6. The U.S. Immigration service gives us three months to get married or send him back. So that would mean a May or June wedding, possibly at our old Walnut house, thanks to the hospitality of new owners Pam and Ray. We'll probably go to Kauai for our honeymoon since we can't leave the U.S. Also that was a place that Maya wanted to go because Hilary Duff celebrated her 16th birthday there and we watched the video over and over. Plus, I have friends who have a timeshare there.

7. It takes about 5 or 6 months for Andre to get his U.S. residency. He can't leave the country during that time. So, we're telling his family that we'll be back down in December 2008 for a wedding reception for all the family and friends in Haiti. That will be almost as big a party as the one in Santa Cruz. He has nearly as much family as I have friends, which is a lot!
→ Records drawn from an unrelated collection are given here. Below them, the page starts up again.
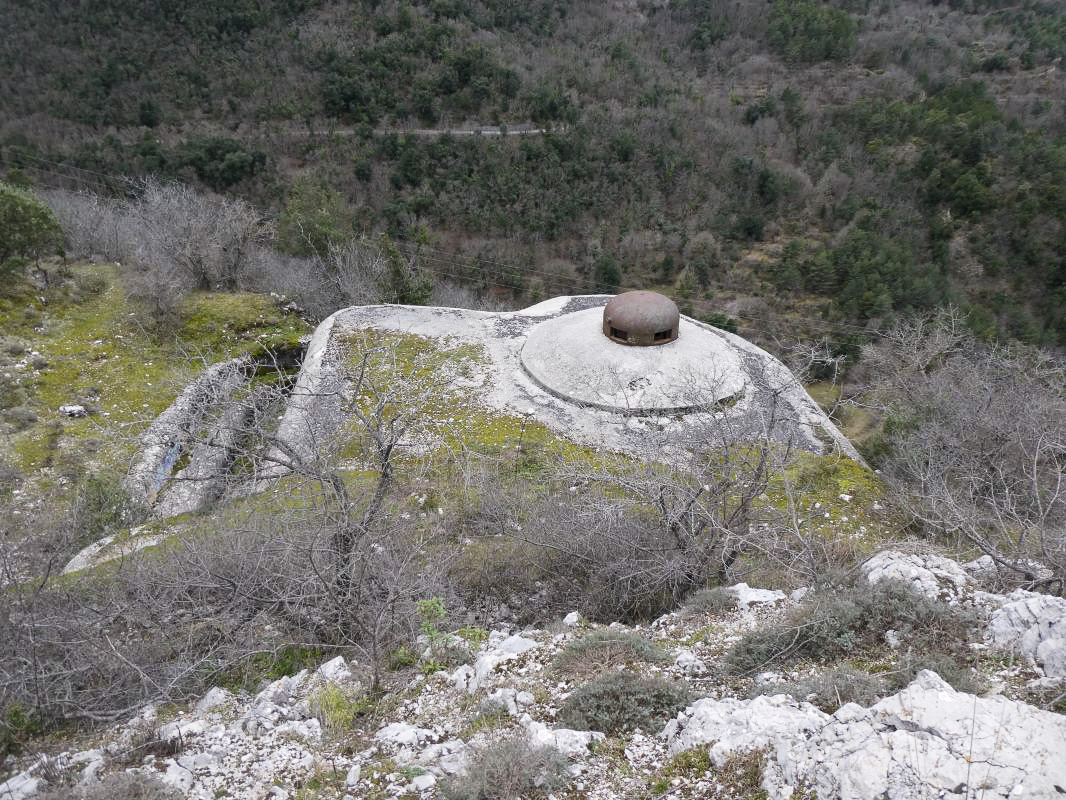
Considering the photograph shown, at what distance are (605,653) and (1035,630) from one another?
10.7 feet

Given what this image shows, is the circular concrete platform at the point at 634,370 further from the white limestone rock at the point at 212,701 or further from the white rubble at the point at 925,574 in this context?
the white limestone rock at the point at 212,701

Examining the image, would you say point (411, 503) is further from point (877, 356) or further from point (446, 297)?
point (446, 297)

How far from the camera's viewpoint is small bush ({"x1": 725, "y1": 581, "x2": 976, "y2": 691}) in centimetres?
504

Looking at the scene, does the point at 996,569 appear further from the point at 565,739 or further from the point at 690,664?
the point at 565,739

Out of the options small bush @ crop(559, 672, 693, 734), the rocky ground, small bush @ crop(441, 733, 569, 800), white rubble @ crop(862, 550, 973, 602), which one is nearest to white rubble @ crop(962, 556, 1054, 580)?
the rocky ground

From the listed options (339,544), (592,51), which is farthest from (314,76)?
(339,544)

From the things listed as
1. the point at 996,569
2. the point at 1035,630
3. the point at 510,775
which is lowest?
the point at 996,569

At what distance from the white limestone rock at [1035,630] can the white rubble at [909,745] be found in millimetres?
795

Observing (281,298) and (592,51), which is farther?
(592,51)

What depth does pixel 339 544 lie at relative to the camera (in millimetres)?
6625

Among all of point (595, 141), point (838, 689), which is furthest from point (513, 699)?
point (595, 141)

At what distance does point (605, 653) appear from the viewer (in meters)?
5.51

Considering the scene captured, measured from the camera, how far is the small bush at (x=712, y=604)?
6.49 m

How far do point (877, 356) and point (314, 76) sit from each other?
38305 millimetres
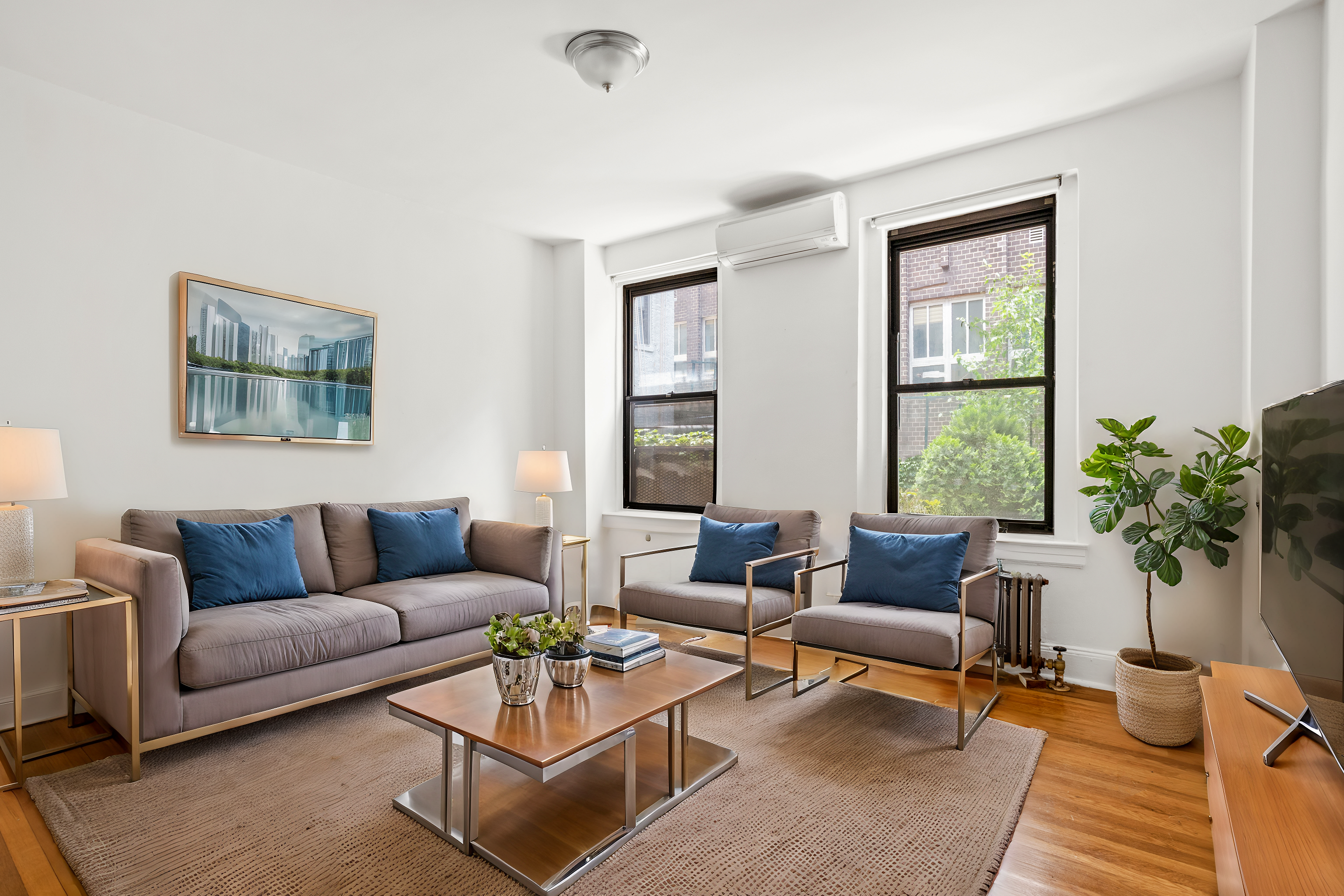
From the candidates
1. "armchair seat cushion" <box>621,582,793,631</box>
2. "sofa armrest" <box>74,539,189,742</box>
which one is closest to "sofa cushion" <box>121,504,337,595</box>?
"sofa armrest" <box>74,539,189,742</box>

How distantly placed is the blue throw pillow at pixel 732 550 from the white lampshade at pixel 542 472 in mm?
1089

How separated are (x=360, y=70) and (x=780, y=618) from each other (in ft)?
10.1

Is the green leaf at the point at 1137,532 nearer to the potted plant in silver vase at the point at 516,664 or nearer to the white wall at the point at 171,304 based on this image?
the potted plant in silver vase at the point at 516,664

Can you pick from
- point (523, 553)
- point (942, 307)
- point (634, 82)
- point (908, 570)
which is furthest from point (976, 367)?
point (523, 553)

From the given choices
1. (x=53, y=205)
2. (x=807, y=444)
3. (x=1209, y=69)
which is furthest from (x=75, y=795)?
(x=1209, y=69)

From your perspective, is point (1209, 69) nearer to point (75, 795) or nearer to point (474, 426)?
point (474, 426)

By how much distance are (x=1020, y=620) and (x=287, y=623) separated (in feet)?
10.9

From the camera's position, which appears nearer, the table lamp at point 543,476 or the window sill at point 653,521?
the table lamp at point 543,476

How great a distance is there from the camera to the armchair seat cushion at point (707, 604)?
3.27 meters

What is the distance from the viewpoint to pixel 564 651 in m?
2.33

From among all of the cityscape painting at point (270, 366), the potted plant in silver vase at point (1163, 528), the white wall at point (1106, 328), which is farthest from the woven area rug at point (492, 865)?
the cityscape painting at point (270, 366)

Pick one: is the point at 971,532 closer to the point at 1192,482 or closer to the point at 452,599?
the point at 1192,482

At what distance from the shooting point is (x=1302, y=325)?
2.60 m

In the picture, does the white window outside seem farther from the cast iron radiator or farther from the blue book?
the blue book
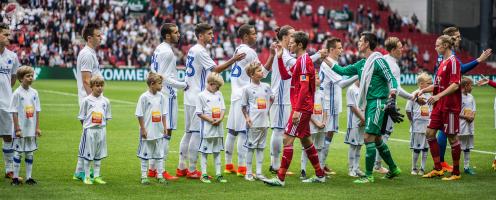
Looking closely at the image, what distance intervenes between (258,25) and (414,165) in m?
38.3

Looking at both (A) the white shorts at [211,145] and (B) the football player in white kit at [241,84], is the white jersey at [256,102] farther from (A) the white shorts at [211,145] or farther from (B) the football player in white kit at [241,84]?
A: (A) the white shorts at [211,145]

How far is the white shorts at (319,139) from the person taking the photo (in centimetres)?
1309

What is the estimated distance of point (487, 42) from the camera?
172ft

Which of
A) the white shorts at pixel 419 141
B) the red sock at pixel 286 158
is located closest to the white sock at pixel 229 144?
the red sock at pixel 286 158

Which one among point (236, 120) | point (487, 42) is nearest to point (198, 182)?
point (236, 120)

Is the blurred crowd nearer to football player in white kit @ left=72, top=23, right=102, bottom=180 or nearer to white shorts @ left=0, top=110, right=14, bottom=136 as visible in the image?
football player in white kit @ left=72, top=23, right=102, bottom=180

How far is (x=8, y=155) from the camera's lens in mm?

In the meantime, at least once or twice a day we talk via Skype, with calling cards, Gmail chat, and email. It's hard for us to be separated, but in a way we're used to it since most of our relationship has been spent apart. Our first separation lasted 7 months, the next 3 months and this one 2. So they're getting shorter each time. I really hope everything goes well at home in Santa Cruz, with my rentals and all, so I don't have to break off my trip early and come back without him again.

For Labor Day weekend I'm at Kennolyn Family Camp in the Santa Cruz mountains. I invited Maya's friend Reyna whose family moved to Sacramento. We're having a good time, but I should have invited her cousin Isabel too, so Reyna would have a buddy. Reyna's kind of shy and sticking to me a lot. Maya, the social butterfly, was all over the place, making friends with all the counselors and practically running the camp. But Reyna is very athletic and fearless so she's been doing great on the climbing walls, ropes course, horseback riding, vaulting. We spent most of the afternoon in the pool because it's so hot.

I can't believe I'm planning the next year and a half of my life. Wouldn't that be a miracle if it all went according to plan?